Entretanto, a cada passo dado, o som da luta se tornava mais forte e a ilusão de terreno plano que a magia da floresta moldava, começou a se assentar neles. Todavia, não perdiam o foco.

Quando estavam quase alcançando os companheiros, depararam-se com Sombras à sua espera.

Era um grupo pequeno e ansioso para derramar sangue, como o guardião Dagos veio a descobrir rapidamente. Ele mal teve tempo de conjurar uma proteção, antes de ser atingido por uma forte onda de magia agressiva. Para a sorte do guardião, ele foi atirado contra o paredão e acabou levando Marie junto consigo.

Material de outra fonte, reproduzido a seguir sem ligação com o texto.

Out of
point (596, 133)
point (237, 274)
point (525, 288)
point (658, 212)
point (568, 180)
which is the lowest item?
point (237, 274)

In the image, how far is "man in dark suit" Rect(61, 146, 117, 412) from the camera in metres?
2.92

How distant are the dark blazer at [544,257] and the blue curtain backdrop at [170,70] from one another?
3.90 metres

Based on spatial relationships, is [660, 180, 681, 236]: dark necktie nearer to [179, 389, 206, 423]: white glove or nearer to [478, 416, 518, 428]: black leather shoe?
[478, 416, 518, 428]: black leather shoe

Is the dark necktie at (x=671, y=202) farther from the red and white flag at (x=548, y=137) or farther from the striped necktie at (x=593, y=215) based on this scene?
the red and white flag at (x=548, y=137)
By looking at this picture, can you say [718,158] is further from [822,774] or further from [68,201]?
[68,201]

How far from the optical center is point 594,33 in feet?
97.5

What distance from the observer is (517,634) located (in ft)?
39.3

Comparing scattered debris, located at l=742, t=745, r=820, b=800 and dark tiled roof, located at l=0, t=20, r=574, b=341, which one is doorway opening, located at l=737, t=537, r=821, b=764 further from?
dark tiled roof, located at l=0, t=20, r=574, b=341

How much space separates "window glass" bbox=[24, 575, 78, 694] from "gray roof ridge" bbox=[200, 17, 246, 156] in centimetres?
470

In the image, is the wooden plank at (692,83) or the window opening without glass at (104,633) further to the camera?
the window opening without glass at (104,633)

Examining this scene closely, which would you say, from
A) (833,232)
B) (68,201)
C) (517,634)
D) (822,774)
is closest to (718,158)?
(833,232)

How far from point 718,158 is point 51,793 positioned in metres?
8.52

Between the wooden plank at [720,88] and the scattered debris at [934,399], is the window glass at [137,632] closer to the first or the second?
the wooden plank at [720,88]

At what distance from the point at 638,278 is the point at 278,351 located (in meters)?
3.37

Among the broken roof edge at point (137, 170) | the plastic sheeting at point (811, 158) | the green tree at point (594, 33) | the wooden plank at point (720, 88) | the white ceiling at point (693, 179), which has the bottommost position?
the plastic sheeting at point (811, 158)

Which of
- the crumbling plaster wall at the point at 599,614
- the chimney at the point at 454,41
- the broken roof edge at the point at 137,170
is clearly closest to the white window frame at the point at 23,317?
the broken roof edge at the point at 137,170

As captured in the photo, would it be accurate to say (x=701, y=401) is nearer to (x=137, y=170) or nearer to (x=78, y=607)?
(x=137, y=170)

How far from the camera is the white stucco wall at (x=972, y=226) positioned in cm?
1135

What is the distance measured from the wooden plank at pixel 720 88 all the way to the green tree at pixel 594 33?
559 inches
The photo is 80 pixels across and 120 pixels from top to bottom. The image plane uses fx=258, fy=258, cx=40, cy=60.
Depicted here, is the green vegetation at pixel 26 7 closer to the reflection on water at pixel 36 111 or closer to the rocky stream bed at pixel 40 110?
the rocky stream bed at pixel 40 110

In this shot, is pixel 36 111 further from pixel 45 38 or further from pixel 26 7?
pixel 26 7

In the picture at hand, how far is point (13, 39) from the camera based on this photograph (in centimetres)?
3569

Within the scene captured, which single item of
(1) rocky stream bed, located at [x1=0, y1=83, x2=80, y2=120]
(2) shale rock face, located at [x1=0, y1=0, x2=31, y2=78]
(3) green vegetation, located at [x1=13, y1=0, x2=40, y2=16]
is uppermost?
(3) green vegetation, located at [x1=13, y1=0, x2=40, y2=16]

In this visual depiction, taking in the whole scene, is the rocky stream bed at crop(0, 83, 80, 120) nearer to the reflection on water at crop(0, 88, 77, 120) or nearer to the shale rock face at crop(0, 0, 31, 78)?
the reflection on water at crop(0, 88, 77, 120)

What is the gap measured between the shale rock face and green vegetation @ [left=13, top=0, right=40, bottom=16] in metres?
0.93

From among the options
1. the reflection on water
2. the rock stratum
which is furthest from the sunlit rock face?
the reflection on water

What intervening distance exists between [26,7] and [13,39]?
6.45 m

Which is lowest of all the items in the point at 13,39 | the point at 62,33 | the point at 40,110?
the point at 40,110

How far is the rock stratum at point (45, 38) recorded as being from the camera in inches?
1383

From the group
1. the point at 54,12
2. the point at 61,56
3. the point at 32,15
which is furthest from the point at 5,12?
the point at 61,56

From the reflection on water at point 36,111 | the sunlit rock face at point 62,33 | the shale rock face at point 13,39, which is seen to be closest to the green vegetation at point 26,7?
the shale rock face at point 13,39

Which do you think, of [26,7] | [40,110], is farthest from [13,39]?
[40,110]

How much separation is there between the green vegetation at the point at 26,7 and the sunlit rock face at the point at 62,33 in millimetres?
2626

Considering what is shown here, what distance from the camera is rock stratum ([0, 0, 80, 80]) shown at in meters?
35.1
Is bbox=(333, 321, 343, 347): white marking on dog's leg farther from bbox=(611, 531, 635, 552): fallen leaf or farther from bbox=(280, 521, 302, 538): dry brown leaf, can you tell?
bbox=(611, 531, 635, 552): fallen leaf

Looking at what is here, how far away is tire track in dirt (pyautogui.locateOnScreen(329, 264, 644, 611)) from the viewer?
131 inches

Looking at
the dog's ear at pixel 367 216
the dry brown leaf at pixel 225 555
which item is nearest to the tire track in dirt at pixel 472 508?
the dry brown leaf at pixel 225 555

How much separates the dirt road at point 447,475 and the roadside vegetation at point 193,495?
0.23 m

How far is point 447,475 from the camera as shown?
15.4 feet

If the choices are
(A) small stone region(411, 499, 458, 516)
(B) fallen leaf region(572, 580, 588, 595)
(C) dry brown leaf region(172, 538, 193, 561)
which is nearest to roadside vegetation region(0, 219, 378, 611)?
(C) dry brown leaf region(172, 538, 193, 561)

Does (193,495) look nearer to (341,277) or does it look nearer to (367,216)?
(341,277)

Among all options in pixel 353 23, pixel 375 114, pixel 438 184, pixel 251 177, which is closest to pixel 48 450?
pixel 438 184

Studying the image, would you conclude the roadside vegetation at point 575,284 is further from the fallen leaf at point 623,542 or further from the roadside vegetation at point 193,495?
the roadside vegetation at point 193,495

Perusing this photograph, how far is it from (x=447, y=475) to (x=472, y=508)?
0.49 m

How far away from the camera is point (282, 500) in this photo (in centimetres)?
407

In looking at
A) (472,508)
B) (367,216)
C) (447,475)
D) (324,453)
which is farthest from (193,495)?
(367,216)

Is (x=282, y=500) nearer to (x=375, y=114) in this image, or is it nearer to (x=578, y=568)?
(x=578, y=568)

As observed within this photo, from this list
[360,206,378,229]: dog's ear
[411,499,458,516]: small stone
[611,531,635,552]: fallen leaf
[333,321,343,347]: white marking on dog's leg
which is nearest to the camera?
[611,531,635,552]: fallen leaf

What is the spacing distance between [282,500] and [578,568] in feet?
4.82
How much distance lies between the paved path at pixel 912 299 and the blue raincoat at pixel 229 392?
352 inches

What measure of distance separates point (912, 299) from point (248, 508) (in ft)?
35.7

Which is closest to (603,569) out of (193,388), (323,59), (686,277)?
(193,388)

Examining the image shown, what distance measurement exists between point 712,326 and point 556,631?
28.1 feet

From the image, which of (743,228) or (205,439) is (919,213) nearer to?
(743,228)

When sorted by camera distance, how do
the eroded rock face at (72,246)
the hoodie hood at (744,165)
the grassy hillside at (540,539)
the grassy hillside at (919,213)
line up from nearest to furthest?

O guardião Halune impediu que sofressem nova investida, tomando o inimigo para si. Uma das flechas de Melina passou zunindo ao lado da cabeça dele e o primeiro inimigo foi abatido. Halune era um guardião de segunda classe e sabia bem como usar o espaço limitado para conter um adversário, mesmo que muito mais poderoso. Evitava que as Sombras tentassem usar magia novamente e forçava-os a recuar, esquivando habilmente das espadas afiadas, já que eles ainda não tinham iniciado a transformação.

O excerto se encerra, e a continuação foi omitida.